Exercise objective »
Continue the passage about the air bag module and its biasing element from the point where it stops.

Reading text »
# # # # #

However, it will be appreciated that the air bag module 30 may
alternatively be mounted anywhere in the vehicle. By way of example
only, and not limitation, it is contemplated that the air bag
module 30 may be well adapted to be mounted in various locations
within the seat bottom 22 as well as in the door 14 of the
vehicle.
[0020] As shown, the air bag module 30 preferably includes an
inflator 32, a folded air bag cushion 34 for inflation upon
discharge of inflating gas by the inflator 32. The air bag module
30 also preferably includes a flexible folded biasing element 35
which is folded in overlying relation to the air bag cushion 34 and
travels outwardly from the module 30 upon deployment of the air bag
cushion 34 in leading relation to the travel path of the air bag
cushion 34 in a manner to be described further hereinafter. As
illustrated, the inflator 32, air bag cushion 34, and biasing
element 35 are preferably stored within a housing 36 of plastic or
other suitable material. However, it is likewise contemplated that
such a housing 36 may be eliminated if desired such that the air
bag cushion 34 and biasing element 35 are packed within the seat 20
according to a so-called "soft pack" configuration.

# # # # #

Stored data »
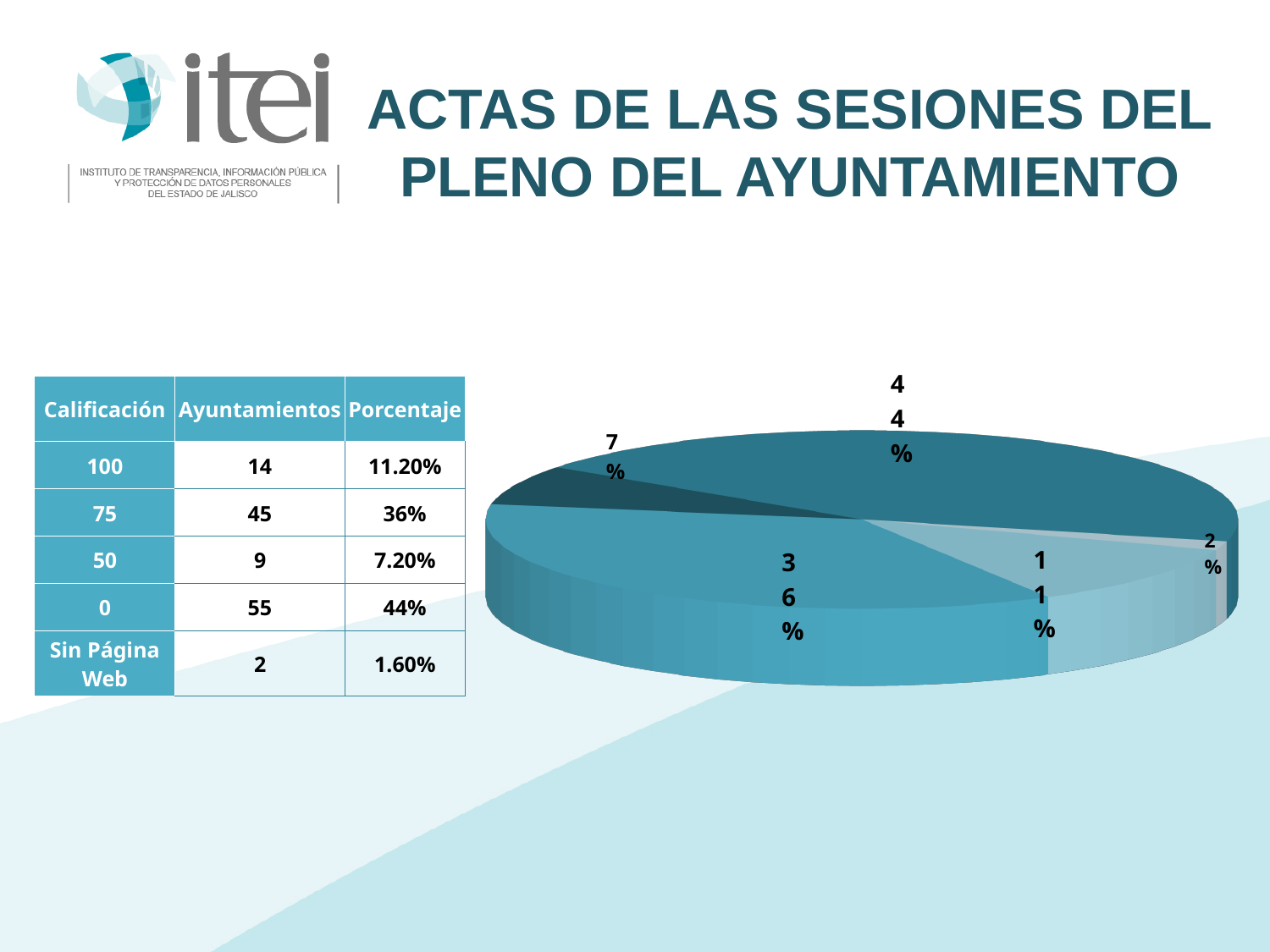
What is the difference in percentage points between the slice labelled 44% and the slice labelled 36%? 8 What kind of chart is shown on the slide? pie chart What is the sum of all the percentage labels shown on the pie chart? 100% Is the largest slice of the pie chart greater or less than 40%? greater Is the slice labelled 7% larger or smaller than the slice labelled 11%? smaller How many slices does the pie chart have? 5 Does the pie chart display a legend? No What is the percentage label on the smallest slice of the pie chart? 2% What is the difference in percentage points between the slice labelled 11% and the slice labelled 7%? 4 Which is larger in the pie chart, the slice labelled 36% or the slice labelled 11%? 36% What is the percentage label on the largest slice of the pie chart? 44% What is the second-largest percentage label shown on the pie chart? 36%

# # # # #

Your response »
[0021] According to a potentially preferred embodiment of the
present invention, the inflator 32 is held in place in relation to
the seat frame 25 by a mounting bracket 40 in surrounding relation
to the inflator 32. The mounting bracket 40 is preferably held in
place against the seat frame 25 by appropriate attachment devices
such as one or more bolts 41 and cooperatively attached nuts 42 as
illustrated. As will be appreciated, such attachment devices may be
disposed at various locations along the length of the mounting
bracket 40 in surrounding relation to the inflator 32. One such
bracket assembly as may be utilized is illustrated and described in
U.S. Pat. 5,803,486 to Spencer et al. issued Sep. 8, 1998, the
teachings of which are incorporated herein by reference. However,
it is contemplated that other attachment mechanisms as may be known
to those of skill in the art may likewise be utilized.
[0022] The inflator 32 may be of any suitable construction which
discharges a gaseous inflation medium upon the existence of
predetermined conditions experienced by the vehicle. Such vehicle
conditions typically relate to a rapid vehicle deceleration as
monitored by appropriate sensors (not shown) as are well known to
those of skill in the art. According to the potentially preferred
embodiment, the inflator 32 will be of a generally elongate
cylindrical configuration permitting mounting along its axial
length to the seat frame 25.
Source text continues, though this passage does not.